To the Editor: In a recent observational study, Krum et al concluded that the treatment of heart failure after myocardial infarction in Australian teaching hospitals is suboptimal because angiotensin-converting enzyme (ACE) inhibitors, β-blockers and aldosterone antagonists are underutilised.1 We believe that another explanation, mentioned by the study’s authors, is worth exploring further — for valid clinical reasons, it was not appropriate for certain patients to start or continue taking some of these medications. An understanding of the enrolment criteria of relevant clinical trials is informative.

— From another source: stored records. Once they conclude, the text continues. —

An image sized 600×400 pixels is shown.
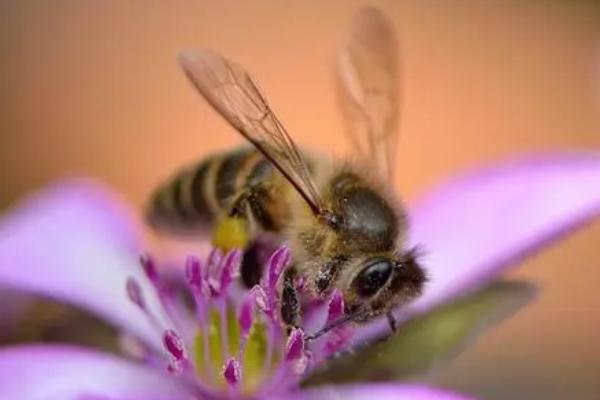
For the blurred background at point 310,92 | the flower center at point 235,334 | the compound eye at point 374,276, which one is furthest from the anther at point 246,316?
the blurred background at point 310,92

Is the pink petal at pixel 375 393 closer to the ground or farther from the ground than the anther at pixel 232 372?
closer to the ground

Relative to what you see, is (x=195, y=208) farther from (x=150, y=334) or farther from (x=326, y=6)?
(x=326, y=6)

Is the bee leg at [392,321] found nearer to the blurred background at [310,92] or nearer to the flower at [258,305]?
the flower at [258,305]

The large, long-term ACE inhibitor trials quoted by Krum et al — SAVE,2 TRACE and AIRE4 — between them screened 34 037 patients with myocardial infarction and left ventricular dysfunction. Only 5986 patients (18%) met the inclusion/exclusion criteria to be enrolled in one of the trials. Unfortunately, the CAPRICORN5 (β-blocker) and EPHESUS (aldosterone antagonist) trials did not publish the number of patients screened versus the number randomised, but a glance at their exclusion criteria explains why, for some patients, it may not have been appropriate to start these medications during their hospital stay. Some of the exclusion criteria for CAPRICORN were: unstable angina, ongoing therapy with antiarrhythmics (except amiodarone), secondary or tertiary heart block or sick sinus syndrome unless paced, uncontrolled hypertension (> 160/95 mmHg), bradycardia (heart rate, < 60 beats/min), hypotension (systolic blood pressure, < 80 mmHg), requirement for intravenous diuretics or inotropes, chronic obstructive pulmonary disease with ongoing inhaled β2-agonist or steroid therapy, and unstable insulin-dependent diabetes.

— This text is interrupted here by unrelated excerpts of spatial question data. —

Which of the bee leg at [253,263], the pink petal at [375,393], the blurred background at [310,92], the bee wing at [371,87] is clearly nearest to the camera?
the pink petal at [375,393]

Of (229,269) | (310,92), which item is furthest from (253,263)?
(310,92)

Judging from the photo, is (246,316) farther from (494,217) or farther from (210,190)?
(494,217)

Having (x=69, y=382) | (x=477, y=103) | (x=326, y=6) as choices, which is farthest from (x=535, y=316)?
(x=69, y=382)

Is there any harm in prescribing outside the inclusion/exclusion criteria for clinical trials? A population-based, time-series analysis linking prescription-claims data and hospital admission records of 1.3 million adults in Canada6 showed that hyperkalaemia-related deaths in hospital doubled after the RALES trial (spironolactone) was published in 1999. There was no reduction in re-hospitalisation for heart failure or all-cause mortality. The authors speculated that part of the reason for this was prescription of spironolactone to patients who would have been excluded from the RALES trial.

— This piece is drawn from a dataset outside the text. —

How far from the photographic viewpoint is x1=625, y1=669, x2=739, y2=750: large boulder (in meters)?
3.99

While we would not advocate prescribing strictly within the boundaries of the inclusion/exclusion criteria of clinical trials, it is important to understand these criteria, so that prescribing in “real world” patients is done with care.

We are reassured that Krum et al’s study suggests there is discretion in the prescribing of drug therapy. Presumably, during ongoing medical assessment, it will be appropriate for some patients to commence some of these medications (potential benefit outweighs potential harm), while others may need to have their medications reviewed because of adverse events.

In reply: We thank Bailey and Naganathan for their thoughtful viewpoint regarding prescribing according to clinical trial criteria. We agree that prescribing in the real world often involves complex decision making, taking into account age, comorbidities, concomitant medications and other factors, whereby guidance regarding individual patients cannot readily be extracted from clinical trial literature. This may certainly contribute to underutilisation of evidence-based drug treatment.1 Nevertheless, several analyses support the contention that physicians who more closely adhere to evidence-based guidelines (which in turn are derived from randomised clinical trials) produce better outcomes for their patients.2,3 Therefore, we would still advocate prescribing as closely as possible to guideline recommendations, while acknowledging that these recommendations may not always be readily applicable to every patient.